– ¿Dónde te metes?-me preguntó-. No te había visto nunca.

Hablaba en voz un poco baja, como si alguien fuera a oírnos. Yo al principio no noté que estaba bebida. Le hablé sin levantar los ojos de su mano, le dije que tenía mi habitación al lado de la suya. Me resultaba fácil tutearla como ella hacía.

– ¿Al lado? Qué risa. ¿Es que me conocías ya?

– No te había visto hasta esta noche.

Me obligó a mirarla. Se inclinó de codos hacia mí. Entonces vi. el brillo lechoso y mortecino de sus ojos, la mueca tirante con que se reía.

– Eso sí que tiene gracia -dijo-. ¿Es un acertijo? A mí me gustan los acertijos y tú me intrigas. Quieres que me interese por ti.

Le conté lo de la noche que le había visto las manos en la ventana y se rió mucho. Dijo que qué romántico. Me espiaba la expresión y yo no me reía.

– Me gustas tú porque cuentas las cosas sin chunga -dijo-. Parece mentira lo serio que eres. No se lo puede una ni creer.

Le salía una luz turbia mirándose la mano izquierda levantada en el aire.

– Qué emoción, conocerme por las manos, chico. No me había pasado nunca.

Luego me preguntó que si tenia novia y le dije que no.

– Me alegro. No me gusta alternar con los chicos de novia. Casado ya no me importa. De eso no te pregunto.

Durante la cena bebió sin cesar. Me contó que era la animadora del Casino; que ya hacía años que tenía ese oficio y me explicó cómo era el traje de lentejuelas con el que había debutado en un café de Cáceres, que todavía lo guardaba porque le estaba muy bien. Se llamaba Rosa, pero en los carteles le ponían Rosemary. Me preguntó cómo me llamaba yo. Era de un pueblo de Madrid. Me habló mucho rato del río de su pueblo, un río hermosísimo, y de los baños que se daban en el verano sus hermanos y ella. Cuando terminamos de cenar, se quedó en silencio con la cara apoyada en las palmas de las manos. A mis espaldas estaba el balcón abierto. Era una noche muy clara; se veía enfrente el caserón grande que estaba en la esquina de la curva que bajaba hacia el río, con sus rejas cruzadas en las ventanas. Tenía curiosidad por aquel edificio y le pregunté a ella que si era la cárcel.

– Qué va. La cárcel no. Me parece que es el manicomio. Ya ves, yo vine aquí porque necesito ahorrar y me dijeron que era barato, ¿verdad?; pues luego me alegré cuando supe lo del manicomio. Siempre es mejor tenerlo cerca, ¿no te parece?, por si acaso, que de tanto ir de acá para allá y unos y otros, no tendría nada de particular, pero nada, que un día… Oye, yo he bebido mucho -dijo sin transición-. Estoy mareada.
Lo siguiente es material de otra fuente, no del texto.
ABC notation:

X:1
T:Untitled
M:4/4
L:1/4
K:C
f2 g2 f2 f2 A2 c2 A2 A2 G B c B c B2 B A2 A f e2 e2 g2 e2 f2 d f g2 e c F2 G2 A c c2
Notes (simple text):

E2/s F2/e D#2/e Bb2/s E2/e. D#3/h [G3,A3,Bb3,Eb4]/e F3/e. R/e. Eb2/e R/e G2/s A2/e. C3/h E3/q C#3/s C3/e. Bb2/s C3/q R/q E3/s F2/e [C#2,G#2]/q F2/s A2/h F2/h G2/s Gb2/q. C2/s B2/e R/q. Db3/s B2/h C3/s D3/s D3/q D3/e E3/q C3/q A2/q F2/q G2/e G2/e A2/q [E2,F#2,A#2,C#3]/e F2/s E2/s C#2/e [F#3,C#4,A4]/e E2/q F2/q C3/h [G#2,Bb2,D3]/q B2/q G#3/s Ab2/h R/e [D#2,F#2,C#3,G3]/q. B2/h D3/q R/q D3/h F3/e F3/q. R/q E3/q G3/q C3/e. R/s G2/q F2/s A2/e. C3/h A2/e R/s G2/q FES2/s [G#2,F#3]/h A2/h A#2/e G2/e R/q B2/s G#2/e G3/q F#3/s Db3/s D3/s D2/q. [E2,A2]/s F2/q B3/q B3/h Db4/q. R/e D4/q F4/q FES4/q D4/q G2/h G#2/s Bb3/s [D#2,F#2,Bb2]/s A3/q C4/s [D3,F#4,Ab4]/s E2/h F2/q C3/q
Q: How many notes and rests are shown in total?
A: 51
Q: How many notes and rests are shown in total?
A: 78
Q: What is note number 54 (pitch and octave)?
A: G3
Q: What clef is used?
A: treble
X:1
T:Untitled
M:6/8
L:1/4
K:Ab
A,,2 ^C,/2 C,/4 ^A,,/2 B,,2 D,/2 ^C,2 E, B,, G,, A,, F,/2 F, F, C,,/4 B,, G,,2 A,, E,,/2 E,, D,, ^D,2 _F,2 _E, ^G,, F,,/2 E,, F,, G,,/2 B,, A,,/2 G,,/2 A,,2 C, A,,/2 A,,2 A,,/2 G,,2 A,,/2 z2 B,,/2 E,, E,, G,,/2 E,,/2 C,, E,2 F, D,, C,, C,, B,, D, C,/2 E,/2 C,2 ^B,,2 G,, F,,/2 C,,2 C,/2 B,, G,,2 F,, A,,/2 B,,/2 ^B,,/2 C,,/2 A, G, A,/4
Se restregó los ojos y los dejó escondidos descansando en la mano.

Habían entrado otras personas en el comedor y nos miraban. Yo me empecé a encontrar a disgusto y se lo dije a ella.

– Que nos miran, ¿verdad? -dijo en voz alta y destemplada-. No, si no me extraña. Aquí la animadora, lagarto, lagarto, y los que van con ella igual, cosa perdida. Anda, vámonos, que miren a su padre. Me acompañas a mi cuarto y así te enseño fotos del río de mi pueblo. Nos metemos los dos en mi cuarto, nos sentamos en la cama, ¿quieres?

Apuró el último vaso del vino y se levantó. Yo hice lo mismo. Salió al pasillo delante de mí; andaba con paso inseguro sobre sus altos tacones.

Esperé a que abriera la puerta de su cuarto y diera la luz. Encima de la cama, medio deshecha, había un kimono rojo. Lo apartó para atrás.

– Siéntate aquí. ¿Dónde tengo las fotos ahora? Ah, sí, aquí. Tú las miras y yo me tumbo un poco, luego si se me pasa el mareo salimos. Me gusta estar contigo, Pablo. Te llamas como un chico de Guada-lajara-se reía apoyando la cabeza en la almohada-, uno que era linotipista. Ay, ya no hablo más, me da todo vueltas!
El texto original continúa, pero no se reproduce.